Direction -> Determine how many lines in the rows below contain the string "perspective" and reply with that number alone.

Excerpted records ->

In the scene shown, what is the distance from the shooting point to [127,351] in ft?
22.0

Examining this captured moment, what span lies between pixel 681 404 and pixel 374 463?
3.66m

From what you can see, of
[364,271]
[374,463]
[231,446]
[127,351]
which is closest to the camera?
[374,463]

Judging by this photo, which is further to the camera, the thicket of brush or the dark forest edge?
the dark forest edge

* * *

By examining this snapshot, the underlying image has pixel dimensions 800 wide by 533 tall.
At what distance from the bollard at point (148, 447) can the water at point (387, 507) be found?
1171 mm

---

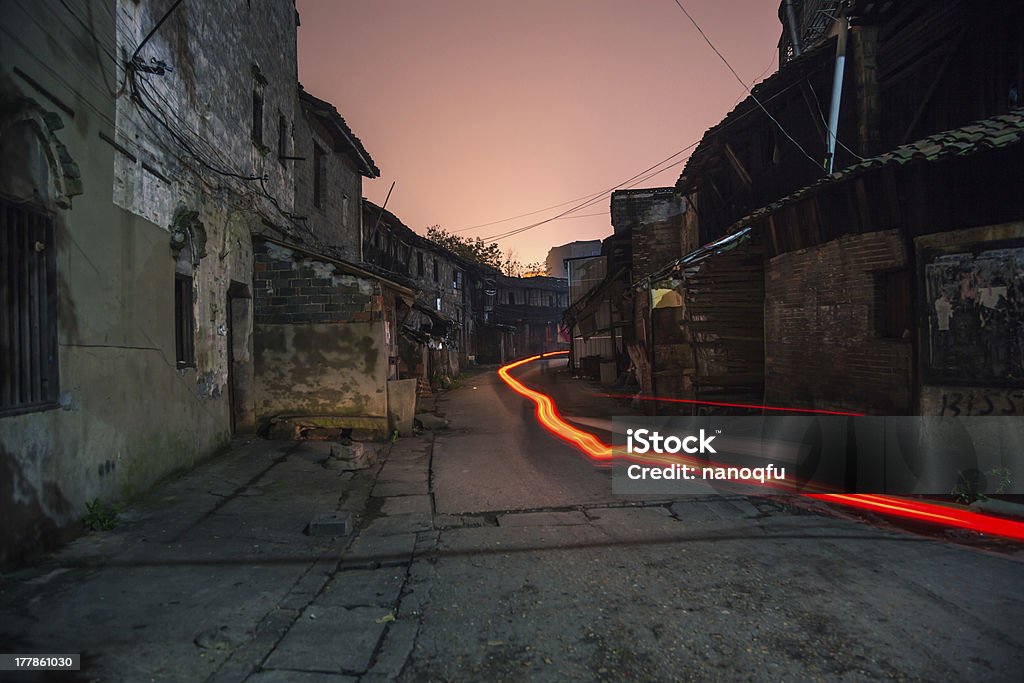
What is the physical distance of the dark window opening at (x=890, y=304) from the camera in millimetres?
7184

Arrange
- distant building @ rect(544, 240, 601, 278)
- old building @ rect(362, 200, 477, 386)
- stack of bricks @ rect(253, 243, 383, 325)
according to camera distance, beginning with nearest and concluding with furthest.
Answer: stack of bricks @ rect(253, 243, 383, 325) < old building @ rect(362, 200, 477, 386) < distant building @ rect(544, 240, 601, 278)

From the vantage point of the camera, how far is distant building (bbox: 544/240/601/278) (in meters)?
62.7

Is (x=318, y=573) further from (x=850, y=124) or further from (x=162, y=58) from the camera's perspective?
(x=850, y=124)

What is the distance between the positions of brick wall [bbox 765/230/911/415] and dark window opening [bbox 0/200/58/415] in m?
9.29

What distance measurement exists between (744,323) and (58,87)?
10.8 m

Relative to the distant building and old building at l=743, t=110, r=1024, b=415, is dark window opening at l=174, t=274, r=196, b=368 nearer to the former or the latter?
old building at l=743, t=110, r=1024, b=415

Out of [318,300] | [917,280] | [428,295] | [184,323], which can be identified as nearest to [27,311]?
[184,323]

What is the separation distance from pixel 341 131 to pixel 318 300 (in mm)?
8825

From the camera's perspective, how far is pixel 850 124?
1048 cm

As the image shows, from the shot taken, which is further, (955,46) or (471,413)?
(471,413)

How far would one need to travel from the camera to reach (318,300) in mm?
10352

Completed task -> 2